The Great Potato Famine
The Irish people are no strangers to famine, misery, oppression and exploitation. That is why I fished around to find something germane to the latest developments in Ireland.
I came upon an Irish woman who penned her patriotic poetry under the nome de plume, Speranza. Her real name was Jane Francesca Elgee.
Born in Wexford about the year 1826, Miss Elgee belonged to a strictly Protestant, and Conservative family who had no sympathy with national aspirations.
“Until my eighteenth year,” she stated, “I never wrote anything. Then one day a volume of ‘Ireland’s Library,’ issued from ‘The Nation’ office by Mr. Duffy, happened to come my way. I read it eagerly, and my patriotism was enkindled. Until then,” she continued, “I was quite indifferent to the national movement, and if I thought about it at all, I probably had a very bad opinion of the leaders. For my family was Protestant and Conservative, and there was no social intercourse between them and the Catholics and Nationalists. But once I had caught the national spirit the literature of Irish songs and sufferings had an enthralling interest for me. Then it was that I discovered that I could write poetry. In sending my verses to the editor of ‘The Nation’ I dared not have my name published, so I signed them ‘Speranza’, and my letters ‘John Fanshawe Ellis,’ instead of ‘Jane Francesca Elgee.
Her works were well known in her day, and I have taken the liberty to revise this one…

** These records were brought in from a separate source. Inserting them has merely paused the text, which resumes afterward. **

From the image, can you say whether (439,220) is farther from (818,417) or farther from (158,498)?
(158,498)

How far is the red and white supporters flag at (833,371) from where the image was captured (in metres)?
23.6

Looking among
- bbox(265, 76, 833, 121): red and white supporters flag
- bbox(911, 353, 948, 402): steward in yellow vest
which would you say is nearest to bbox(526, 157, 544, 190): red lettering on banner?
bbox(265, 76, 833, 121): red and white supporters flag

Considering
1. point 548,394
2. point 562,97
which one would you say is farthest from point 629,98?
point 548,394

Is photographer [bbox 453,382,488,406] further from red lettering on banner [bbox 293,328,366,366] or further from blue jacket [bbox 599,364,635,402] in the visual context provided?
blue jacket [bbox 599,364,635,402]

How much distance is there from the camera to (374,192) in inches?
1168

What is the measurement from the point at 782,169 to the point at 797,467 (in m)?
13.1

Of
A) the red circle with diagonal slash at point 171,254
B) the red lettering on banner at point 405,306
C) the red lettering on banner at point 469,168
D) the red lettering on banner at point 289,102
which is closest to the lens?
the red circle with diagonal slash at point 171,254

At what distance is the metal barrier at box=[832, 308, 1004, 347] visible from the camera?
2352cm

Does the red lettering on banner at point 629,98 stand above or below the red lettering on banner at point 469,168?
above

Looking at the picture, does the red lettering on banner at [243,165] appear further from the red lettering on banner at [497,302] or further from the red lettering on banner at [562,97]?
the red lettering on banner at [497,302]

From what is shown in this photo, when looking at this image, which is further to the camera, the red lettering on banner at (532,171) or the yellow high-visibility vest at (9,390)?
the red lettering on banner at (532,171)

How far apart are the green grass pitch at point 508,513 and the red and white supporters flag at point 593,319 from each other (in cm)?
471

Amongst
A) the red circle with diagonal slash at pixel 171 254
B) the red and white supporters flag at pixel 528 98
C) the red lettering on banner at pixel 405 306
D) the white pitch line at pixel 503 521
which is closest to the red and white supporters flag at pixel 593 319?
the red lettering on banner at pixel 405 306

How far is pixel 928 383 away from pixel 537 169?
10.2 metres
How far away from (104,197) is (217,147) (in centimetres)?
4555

HAVE YE DONE WELL FOR IRELAND?
Speranza
(Revision by WilliamBanzai7)
O COUNTRY, writhing in thy chains of debt
With fierce, wild efforts to be free,
Not seeing that with every strain
The Ponzi globalists close firmer over thee;
Or grasping blindly in thy hate
The temple pillars of the bailed out State,
To hurl them down on friend and foe,
Crushed in one common currency overthrow—
Can none of all thy Poet band
Preach nobler aims, loved Ireland?
As David drove with magic chords
The Evil Spirit back to night;
As Moses by his mighty words
Led Egypt’s bondmen up to light;
Hast thou no Poet, strong to calm
Thy troubled soul with holy psalm?
Or trusted Chief, to be relied upon,
Across the derivative Rubicon,
Could lead thee with pure heart and hand
To financial Freedom—my own Ireland?
By those doomed men, in austerity’s despair
Slowly wasting in a bailout dungeon’s gloom;
By all youth’s fiery heart can dare
Quenched in the debt prison’s living tomb—
By the corroding financier’s chain,
That tortures with Promethean pain
Of distressed debt vultures gnawing at the core
Of their lost lives for evermore—
I ask you, People of our Land,
Have ye done well for Ireland?
By History traced on trading dungeon walls,
By scaffolds, chains, and exiles’ tears,
Slow marking, as the shadow falls,
The amortization of the years;
By youthful genius crushed and progress barred,
By noble aspirations marred,
Till with a smouldering fire’s life
They burn in deadly hate and strife—
I ask you, Rulers of our Land,
Have ye done well for Ireland?
O Men! these men are brothers too,
Tho’ frenzied by that fatal Ponzi dream,
Their living souls were meant to do
Some noble work in God’s great scheme,
Perchance to hew down, branch and root,
The banksta tree that bore such bitter fruit;
But, left unguided in global finance’s myopic sight,
They grope out blindly in the night
Of their insolvent passions; striking down
Their Country’s proud hopes with their own.
But now, ye say, the Land hath rest—
Aye, with the debt weights on her eyes;
And foreclosure arms across her breast,
And Eurocratic hands stifling down her cries.
So rests another banksta vic within the grave
O’er which the Wall Street grasses wave.
Oh, better far some kindly word
To stay the vengeance?lifted sword,
Or Love, with queenly, outstretched hand,
To soothe thee—fated Ireland!
WB7: I am sick and tired of bankstas and their political whores fucking everything up everywhere they go and I am sure Speranza would have been happy sayin’ as much on a blog the likes of Zero Hedge.